Ayrıca İmamoğlu, CHP üyelerinden desturu alırsa prematüre bir cumhurbaşkanı adayı olacaktır. Doğuma ve seçime daha yıllar varken, bu vakitsiz ‘yavru’nun vaktinden önce tevellüdü, CHP için hayra alamet olmayacaktır. CHP, bu hilkat garibesi alametin duçar olacağı bir dizi sakatlık ve organ yetmezliği illetleriyle boğuşmak zorunda kalacaktır. Prematüre alamet, hasbelkader kuvözden çıkabilirse sağa sola horozlanacak, bu defa de vakitsiz öttüğü için millet gagasını kesecektir. Kısacası, erken doğum CHP’ye erken seçim değil, erken hüsran getirecektir. Bu sıkıntıyı bir de millete sormak lazımdır. Bu adamda cumhurbaşkanlığı yapacak hassa, liyakat, ehliyet ve birikim var mıdır? Eminiz bu soruya büyük çoğunluk olumsuz karşılık verecektir. Acemi jokey Özgür Özel’in işi zordur. Özel, CHP’deki borç batağını ve vakitsiz aday seçimi yangınını hiçbir atılımla örtemeyecektir. Rekabet edemediği Cumhur İttifakı’na galebe çalmanın yolunu hakaret, küfür, iftira ve palavra isnatlarda aramak, CHP’ye fayda getirmeyecektir.”

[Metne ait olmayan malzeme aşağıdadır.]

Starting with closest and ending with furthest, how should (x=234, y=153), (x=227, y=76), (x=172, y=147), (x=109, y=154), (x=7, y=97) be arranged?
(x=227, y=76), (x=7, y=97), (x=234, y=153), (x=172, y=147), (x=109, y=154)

‘SGK’YE OLAN MİLYARLARCA LİRALIK BORCUNU ÖDEMELİ’
CHP Genel Başkanı Özgür Özel’e de tenkitler getiren Yalçın, şunları kaydetti:
“Özgür Özel’in, disiplinsizlikleri yüzünden Türk Silahlı Kuvvetlerinden uzaklaştırılan teğmenlerin bütün masraflarını, tazminatlarını karşılayacaklarını açıklaması ise millet nezdinde bir mana tabir etmemektedir. CHP, evvel batık belediyelerinin SGK’ye olan milyarlarca liralık borcunu ödemelidir. Çünkü o paralarda 16,5 milyon emeklinin hakkı vardır. Özgür Özel’in ve öteki CHP sözcülerinin, politik rekabette öne geçmenin dermanını, lisanını, üslubunu ve tavrını sertleştirip seviyeyi tamamen düşürmekte bulması beyhudedir. Hele siyasi çabayı savaş telaffuzuna dönüştürmek, aczin, yetersizliğin, çaresizliğin işaretidir. Birebir vakitte engellenemeyen garezin, kinin ve nefretin dışavurumudur. Maalesef iktidarı mazeret ederek her hadiseden, her sorundan devlete düşmanlık çıkarmak, sol zihniyetin siyasi geleneğidir. İktidarla devleti birbirine karıştıran, politikayı hangisine dönük yapacağını bir türlü kestiremeyen isyankar, uyumsuz ve şaşkın baş yapısı, sol anlayışın ayırt edici özelliğidir.
Ya başını CHP’nin çektiği muhalefetin safına geçip akıl tutulmasında kaybolan, mecnunluk nöbetlerinde yiten kelamda milliyetçiler güruhuna ne demelidir? Bunlar, yakın geçmişte CHP’ye ve ünlü altılı masaya verdikleri prensipsiz, kemiksiz hizmetlerin utancında boğulurken bile MHP ve Cumhur İttifakı aleyhtarlığından vazgeçememişlerdir. Gözlerimizin önünde sahnelenen bu sefil senaryonun teması, muazzam bir politik soysuzlaşma ve kendini inkar faciasıdır. Halka mal olmuş sanatçı Ali Ercan’ın bir türküsünde dillendirdiği, ‘Annene bak gör halini’ kelamından yola çıkarak biz de CHP’nin kuyruğunda sallanan, bölük pörçük olmuş, derbeder ve kelamım ona milliyetçi taifeye şu sloganla sesleniyoruz: ‘Ablana bak gör halini.”